Questi post sono pubblicati per gentile concessione di Gentleman Parisien e i testi originali sono disponibili all’indirizzo: http://parisiangentleman.it/academy/
LA “QUESTIONE” DEL LEMBO MINORE DELLA VOSTRA CRAVATTA
Hugo JACOMET9 MAI 2012
Gentlemen,
qualche settimana fa ho condiviso con voi un video interessante (potete trovarlo a questo link: Knot it like an Italian) che andava a sovvertire certe abitudini in materia di cravatta, in linea, peraltro, con quanto consigliato da Michael Drake in un altro articolo pubblicato nelle nostre colonne: “La lunghezza della vostra cravatta è importante. Nel migliori dei mondi possibili, l’estremità della vostra cravatta dovrebbe sfiorare l’alto della vostra cintura e le due estremità dovrebbero avere la stessa lunghezza. Se questo non è realizzabile, è decisamente meglio che il lembo più piccolo (“the tail”) sia leggermente più lungo del lembo più grande.”
Ho personalmente testato questo modo di portare la cravatta (facendo quindi in modo che il lembo più piccolo fosse più lungo di quello davanti) e devo ammettere che mi ha soddisfatto molto, anche se mi ha causato ogni tanto qualche sguardo stupito se non dei commenti tinti di incomprensione.
Ecco, per chiudere temporaneamente il dibattito, una foto del leggendario Gianni Agnelli che aveva fatto sua questa maniera un po’ “nonchalante” di portare la cravatta.
Qui a PG troviamo che questo piccolo dettaglio fa davvero la differenza… a patto che siate pronti ad assumerne la responsabilità.
Poiché l’eleganza è un cammino, non un punto di arrivo, ognuno di noi è tenuto a tentare esperienze nuove per progredire nella nostra ricerca perpetua dello stile personale. Questo esempio ne è un’eccellente dimostrazione.
Cheers, HUGO
Hugo JACOMET.
CIRCA LA NECESSITÀ DI DIFENDERE LA CRAVATTA (1)
Hugo JACOMET9 AVR 2012
Gentlemen,
oggi continuiamo la nostra esplorazione della miniera di suggerimenti contenuti nel libro “The Suit” pubblicando questo piccolo articolo (prima parte di una serie di tre) circa la necessità di difendere l’arte di portare la cravatta. A tale proposito vi consigliamo anche la lettura del capitolo 21 del pamphlet di Nicholas Antongiavanni (aka Michael Anton), dal quale alcuni passaggi di questa serie sono ispirati.
CIRCA L’ARDENTE NECESSITÀ DI DIFENDERE L’ARTE DI PORTARE LA CRAVATTA.
Il primo elemento che permette di giudicare lo stile di un uomo è la sua cravatta. In effetti questa è talmente rappresentativa del gusto (buono o cattivo) di chi la indossa, che si usa dire che la cravatta entra nella stanza prima del suo proprietario. Se i motivi della cravatta, i colori, la materia sono appropriati alla situazione e di buona qualità testimoniano immediatamente il buon gusto del proprietario, mentre se la cravatta è abbinata male all’abbigliamento, o, peggio, è inadatta alla situazione (e abbiamo continuamente testimonianza di autentici disastri sartoriali come persone che in occasioni formali indossano cravatte con motivi grotteschi, come personaggi dei cartoni animati, verdure varie o “logo” di marchi ostentati) diventa un vero e proprio marchio del cattivo gusto.

========================================================================

#### [SFIDA]
Traduci in inglese questa frase del testo sulla cravatta: "Il primo elemento che permette di giudicare lo stile di un uomo è la sua cravatta."

========================================================================

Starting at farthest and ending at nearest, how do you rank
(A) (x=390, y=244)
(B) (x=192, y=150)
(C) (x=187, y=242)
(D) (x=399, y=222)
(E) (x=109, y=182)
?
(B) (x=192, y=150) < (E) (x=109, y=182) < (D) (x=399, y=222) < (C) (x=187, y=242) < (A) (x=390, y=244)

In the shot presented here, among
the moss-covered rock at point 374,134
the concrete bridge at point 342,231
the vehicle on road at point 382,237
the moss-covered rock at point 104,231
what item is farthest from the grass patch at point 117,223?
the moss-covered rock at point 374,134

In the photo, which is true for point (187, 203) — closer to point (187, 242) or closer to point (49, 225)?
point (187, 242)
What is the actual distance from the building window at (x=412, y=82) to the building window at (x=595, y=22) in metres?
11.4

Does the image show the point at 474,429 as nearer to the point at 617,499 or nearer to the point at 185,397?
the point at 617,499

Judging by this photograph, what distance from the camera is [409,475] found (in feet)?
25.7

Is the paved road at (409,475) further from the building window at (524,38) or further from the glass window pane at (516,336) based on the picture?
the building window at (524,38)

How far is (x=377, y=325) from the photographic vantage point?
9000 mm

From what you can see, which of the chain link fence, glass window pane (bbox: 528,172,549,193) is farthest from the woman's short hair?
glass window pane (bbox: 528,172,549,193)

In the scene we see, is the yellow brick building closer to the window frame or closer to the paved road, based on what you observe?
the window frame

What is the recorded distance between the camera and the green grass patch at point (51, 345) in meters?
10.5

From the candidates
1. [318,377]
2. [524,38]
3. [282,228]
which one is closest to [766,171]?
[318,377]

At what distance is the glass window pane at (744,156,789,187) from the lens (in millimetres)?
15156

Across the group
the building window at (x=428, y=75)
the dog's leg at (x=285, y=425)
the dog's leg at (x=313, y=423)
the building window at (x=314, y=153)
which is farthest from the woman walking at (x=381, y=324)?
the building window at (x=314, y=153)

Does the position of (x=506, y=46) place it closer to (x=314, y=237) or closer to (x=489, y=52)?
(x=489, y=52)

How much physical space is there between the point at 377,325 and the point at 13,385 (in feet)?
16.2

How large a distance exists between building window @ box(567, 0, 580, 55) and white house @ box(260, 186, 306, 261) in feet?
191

========================================================================

#### [SOLUZIONE DELL'ESERCIZIO]
The first thing by which a man's style can be judged is his tie.